However, our study also highlights a surprising performance deterioration when moving from zero-shot to few-shot settings for instruction-tuned models: across tasks, mT0 performs worse in few-shot settings than in zero-shot settings (English ICL v.s. Z EICL). BLOOMZ shows performance gains from few-shot demonstrations; BLOOMZ E ICL achieves 44.3, outperforming BLOOMZ Z EICL by 5 points in Avg. class score. Yet, it also exhibits large performance declines on the tasks that are used during their instruction-tuning (TyDiQA, PAWS-X). Our hypothesis is that such instruction-tuned models are optimized to execute a new task solely based on an instruction, with no prior demonstrations Muennighoff et al. (2022), and may struggle to learn in context from few-shot demonstrations. We conduct controlled experiments in Section 5.2 for further analysis.

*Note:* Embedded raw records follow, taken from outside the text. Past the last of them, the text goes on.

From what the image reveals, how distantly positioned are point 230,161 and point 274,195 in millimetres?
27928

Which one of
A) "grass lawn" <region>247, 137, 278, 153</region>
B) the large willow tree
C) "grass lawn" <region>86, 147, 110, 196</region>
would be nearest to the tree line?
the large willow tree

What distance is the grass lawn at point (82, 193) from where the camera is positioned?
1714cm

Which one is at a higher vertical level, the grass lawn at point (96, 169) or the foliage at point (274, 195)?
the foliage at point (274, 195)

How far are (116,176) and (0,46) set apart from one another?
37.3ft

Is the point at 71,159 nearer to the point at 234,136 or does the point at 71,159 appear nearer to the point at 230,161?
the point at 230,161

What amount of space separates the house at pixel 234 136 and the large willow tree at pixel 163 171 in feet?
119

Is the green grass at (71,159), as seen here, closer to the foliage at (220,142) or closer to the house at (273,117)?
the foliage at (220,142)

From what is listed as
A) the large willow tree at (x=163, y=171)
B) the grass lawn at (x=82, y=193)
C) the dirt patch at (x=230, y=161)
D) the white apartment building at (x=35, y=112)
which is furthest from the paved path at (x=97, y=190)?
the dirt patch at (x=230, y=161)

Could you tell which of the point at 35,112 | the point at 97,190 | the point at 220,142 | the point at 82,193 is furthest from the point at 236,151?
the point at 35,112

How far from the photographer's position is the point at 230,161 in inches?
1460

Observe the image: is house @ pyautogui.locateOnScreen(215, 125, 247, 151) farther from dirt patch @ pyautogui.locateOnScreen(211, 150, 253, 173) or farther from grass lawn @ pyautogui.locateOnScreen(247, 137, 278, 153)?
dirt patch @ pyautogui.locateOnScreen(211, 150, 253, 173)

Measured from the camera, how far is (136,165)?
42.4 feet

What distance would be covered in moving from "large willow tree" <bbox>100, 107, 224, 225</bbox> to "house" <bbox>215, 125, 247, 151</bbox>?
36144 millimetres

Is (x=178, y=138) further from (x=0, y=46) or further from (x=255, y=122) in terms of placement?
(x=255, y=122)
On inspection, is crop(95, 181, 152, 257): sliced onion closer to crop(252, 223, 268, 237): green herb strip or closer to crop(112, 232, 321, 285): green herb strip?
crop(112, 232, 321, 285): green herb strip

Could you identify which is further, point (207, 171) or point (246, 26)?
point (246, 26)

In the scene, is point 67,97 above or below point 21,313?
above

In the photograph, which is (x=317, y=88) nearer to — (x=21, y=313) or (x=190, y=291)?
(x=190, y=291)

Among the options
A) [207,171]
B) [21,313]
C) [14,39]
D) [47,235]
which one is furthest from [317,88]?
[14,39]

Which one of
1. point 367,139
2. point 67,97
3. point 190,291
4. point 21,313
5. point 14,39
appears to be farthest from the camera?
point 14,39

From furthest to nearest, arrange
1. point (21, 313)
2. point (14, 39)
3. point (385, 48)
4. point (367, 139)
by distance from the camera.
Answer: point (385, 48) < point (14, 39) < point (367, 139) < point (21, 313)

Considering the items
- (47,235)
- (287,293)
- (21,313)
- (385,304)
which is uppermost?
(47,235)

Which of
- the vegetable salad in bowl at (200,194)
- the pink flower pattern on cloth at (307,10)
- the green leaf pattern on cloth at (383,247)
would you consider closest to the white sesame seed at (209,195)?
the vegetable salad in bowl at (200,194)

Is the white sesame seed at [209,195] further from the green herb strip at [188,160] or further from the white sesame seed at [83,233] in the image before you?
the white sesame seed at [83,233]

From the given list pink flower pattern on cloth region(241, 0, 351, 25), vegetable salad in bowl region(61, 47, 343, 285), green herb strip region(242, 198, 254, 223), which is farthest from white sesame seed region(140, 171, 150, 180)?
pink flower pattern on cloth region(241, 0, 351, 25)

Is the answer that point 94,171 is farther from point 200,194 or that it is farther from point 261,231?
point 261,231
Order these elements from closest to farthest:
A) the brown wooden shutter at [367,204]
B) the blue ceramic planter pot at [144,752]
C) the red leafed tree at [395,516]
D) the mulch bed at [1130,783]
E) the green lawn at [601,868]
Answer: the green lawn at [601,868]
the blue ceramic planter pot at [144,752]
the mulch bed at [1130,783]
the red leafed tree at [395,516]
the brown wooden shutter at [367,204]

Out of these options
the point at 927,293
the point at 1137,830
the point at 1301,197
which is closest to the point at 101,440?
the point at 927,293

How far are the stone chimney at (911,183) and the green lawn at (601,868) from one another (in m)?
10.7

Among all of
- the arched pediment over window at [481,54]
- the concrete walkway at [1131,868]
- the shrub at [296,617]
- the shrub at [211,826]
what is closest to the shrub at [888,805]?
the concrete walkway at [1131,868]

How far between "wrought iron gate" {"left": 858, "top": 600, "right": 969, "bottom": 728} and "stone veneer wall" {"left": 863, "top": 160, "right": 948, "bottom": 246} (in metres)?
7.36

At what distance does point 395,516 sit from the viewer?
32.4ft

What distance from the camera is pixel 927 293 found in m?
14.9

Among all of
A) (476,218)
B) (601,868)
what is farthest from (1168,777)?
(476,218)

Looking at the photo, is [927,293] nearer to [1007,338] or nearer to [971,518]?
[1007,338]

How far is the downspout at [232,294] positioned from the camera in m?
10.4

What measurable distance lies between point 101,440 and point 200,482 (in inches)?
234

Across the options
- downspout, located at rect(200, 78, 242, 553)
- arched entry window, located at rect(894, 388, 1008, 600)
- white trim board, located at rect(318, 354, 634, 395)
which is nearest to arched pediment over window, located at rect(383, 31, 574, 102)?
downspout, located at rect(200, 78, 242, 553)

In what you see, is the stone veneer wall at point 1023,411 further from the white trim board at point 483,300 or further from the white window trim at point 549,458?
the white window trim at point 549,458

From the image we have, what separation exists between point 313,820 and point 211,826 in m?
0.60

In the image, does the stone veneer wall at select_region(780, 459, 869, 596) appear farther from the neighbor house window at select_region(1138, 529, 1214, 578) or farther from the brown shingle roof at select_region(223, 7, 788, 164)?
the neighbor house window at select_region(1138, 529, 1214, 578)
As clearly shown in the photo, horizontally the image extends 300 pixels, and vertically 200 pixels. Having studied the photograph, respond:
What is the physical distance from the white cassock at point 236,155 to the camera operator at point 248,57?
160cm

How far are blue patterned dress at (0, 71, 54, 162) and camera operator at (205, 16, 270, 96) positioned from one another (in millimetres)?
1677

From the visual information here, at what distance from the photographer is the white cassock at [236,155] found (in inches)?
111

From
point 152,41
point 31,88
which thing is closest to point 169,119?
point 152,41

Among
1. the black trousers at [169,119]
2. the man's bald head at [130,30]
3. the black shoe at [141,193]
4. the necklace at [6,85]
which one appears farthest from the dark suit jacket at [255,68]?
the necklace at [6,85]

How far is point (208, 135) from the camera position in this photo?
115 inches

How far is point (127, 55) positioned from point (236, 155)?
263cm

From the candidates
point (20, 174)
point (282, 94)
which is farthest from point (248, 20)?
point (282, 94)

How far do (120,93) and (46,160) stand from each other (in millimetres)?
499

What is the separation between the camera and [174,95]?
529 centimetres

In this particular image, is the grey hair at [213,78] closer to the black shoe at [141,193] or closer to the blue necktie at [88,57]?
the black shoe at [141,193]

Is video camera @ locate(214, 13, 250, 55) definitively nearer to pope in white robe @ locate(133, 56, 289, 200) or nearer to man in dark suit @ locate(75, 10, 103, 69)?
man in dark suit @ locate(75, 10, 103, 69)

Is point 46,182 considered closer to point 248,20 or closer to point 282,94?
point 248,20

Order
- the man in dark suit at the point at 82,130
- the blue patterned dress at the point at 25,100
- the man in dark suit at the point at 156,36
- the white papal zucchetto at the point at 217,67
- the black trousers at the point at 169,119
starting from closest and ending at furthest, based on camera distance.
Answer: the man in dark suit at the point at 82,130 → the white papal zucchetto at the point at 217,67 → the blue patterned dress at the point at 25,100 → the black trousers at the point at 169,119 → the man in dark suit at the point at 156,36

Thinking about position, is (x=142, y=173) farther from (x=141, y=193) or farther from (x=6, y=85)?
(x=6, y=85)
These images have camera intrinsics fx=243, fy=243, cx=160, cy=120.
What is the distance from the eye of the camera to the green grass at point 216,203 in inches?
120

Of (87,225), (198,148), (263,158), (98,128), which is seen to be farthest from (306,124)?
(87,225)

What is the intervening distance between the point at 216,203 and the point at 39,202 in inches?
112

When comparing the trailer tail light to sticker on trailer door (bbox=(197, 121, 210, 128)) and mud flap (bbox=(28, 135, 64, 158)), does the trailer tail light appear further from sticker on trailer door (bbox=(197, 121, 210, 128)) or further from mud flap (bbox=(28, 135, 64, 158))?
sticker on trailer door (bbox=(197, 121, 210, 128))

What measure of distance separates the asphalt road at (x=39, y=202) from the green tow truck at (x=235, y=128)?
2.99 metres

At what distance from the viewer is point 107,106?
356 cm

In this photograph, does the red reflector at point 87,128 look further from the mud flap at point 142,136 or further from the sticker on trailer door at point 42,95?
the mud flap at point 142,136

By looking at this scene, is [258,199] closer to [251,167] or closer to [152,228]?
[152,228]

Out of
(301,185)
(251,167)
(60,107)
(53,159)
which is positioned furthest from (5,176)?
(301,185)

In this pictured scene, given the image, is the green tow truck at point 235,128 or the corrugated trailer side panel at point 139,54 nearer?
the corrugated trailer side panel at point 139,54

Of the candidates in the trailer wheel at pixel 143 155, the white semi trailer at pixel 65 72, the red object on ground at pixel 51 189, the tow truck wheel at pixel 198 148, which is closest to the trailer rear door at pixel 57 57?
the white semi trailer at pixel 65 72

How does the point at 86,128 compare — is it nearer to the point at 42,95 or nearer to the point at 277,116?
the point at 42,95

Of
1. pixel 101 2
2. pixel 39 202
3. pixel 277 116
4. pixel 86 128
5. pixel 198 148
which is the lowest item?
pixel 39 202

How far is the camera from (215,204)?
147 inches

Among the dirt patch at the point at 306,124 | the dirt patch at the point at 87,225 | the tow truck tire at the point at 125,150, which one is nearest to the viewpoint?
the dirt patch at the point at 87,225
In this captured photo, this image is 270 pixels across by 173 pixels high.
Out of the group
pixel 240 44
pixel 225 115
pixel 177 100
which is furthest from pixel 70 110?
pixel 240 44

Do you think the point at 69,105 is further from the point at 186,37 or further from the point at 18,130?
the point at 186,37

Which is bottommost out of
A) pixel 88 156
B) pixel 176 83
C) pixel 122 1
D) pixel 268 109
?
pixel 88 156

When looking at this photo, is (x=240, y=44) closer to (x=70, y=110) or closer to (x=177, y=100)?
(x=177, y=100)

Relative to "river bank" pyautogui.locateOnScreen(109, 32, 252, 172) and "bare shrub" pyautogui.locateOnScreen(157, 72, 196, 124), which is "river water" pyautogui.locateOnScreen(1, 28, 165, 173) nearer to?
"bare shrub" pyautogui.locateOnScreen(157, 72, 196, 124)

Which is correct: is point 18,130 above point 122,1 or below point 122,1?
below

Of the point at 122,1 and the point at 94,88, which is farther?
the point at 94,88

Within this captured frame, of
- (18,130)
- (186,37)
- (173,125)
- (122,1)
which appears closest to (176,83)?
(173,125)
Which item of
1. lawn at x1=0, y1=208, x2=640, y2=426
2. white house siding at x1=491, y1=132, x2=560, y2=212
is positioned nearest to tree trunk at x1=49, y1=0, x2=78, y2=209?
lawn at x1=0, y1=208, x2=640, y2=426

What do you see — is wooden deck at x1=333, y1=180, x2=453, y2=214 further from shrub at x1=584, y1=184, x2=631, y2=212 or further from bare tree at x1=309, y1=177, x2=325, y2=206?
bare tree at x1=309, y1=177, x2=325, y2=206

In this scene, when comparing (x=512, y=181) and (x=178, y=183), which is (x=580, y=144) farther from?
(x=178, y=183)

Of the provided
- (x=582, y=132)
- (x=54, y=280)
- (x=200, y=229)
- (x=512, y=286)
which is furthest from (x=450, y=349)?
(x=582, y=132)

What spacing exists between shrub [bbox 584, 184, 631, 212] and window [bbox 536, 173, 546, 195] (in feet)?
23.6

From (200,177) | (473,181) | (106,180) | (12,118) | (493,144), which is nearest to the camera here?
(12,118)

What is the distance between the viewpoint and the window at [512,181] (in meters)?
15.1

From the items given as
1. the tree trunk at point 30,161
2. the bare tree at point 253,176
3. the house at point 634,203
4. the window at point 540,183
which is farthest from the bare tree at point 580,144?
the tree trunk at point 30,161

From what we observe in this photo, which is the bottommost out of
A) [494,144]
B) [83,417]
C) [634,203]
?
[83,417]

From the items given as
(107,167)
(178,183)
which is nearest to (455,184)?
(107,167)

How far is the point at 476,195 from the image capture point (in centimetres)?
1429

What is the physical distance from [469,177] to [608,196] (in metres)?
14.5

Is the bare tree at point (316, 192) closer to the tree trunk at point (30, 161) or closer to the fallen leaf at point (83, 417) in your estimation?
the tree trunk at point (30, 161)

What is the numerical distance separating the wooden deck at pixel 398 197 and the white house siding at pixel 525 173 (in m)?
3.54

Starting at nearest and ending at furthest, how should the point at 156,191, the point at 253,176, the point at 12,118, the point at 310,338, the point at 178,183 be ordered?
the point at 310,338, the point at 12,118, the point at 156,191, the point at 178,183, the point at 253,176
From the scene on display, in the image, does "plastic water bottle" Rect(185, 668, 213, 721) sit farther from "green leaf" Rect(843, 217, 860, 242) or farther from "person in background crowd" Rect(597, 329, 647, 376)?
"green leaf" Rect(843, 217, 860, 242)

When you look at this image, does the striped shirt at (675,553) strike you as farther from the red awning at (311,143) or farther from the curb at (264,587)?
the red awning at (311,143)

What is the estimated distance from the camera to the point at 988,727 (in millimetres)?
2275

Figure 3 illustrates the performance of models on NER (WikiANN and MasakhaNER), NLI (XNLI, AmericasNLI), and QA (TyDiQA) tasks across different languages. The languages are sorted based on the token availability in the mC4 corpus,We use the token count statistics available at https://github.com/allenai/allennlp/discussions/5265. For languages that are not included during pretraining, we sort the language names alphabetically. with high-resource languages positioned on the left side. Our results indicate that the zero- or few-shot transferability of the model is often constrained in understudied languages. In NER and NLI tasks, a noticeable decrease occurs in performance from high-resource to low-resource languages. It’s important to note that several languages included in MasakhaNER or Americas NLI are not part of the pretraining process. Models such as mT5 English FT or ChatGPT English ICL exhibit strong performance in high-resource languages. However, their performance significantly drops in less-represented languages. For instance in Aymara (aym), ChatGPT achieves slightly higher performance than a random baseline, outperformed by mT5 Eng.+Tgt. FT by 13%. mT5 Eng.+Tgt. FT also significantly outperforms mT5 English FT in lower-resource languages, as indicated by the performance gap between the orange and blue lines in Figure 3. Notably, mT5 Eng.+Tgt. FT outperforms mT5 English FT by 30% in Hausa on MasakhaNER. This indicates that fine-tuning with only $k$ instances in target languages can still greatly helps in less-represented languages.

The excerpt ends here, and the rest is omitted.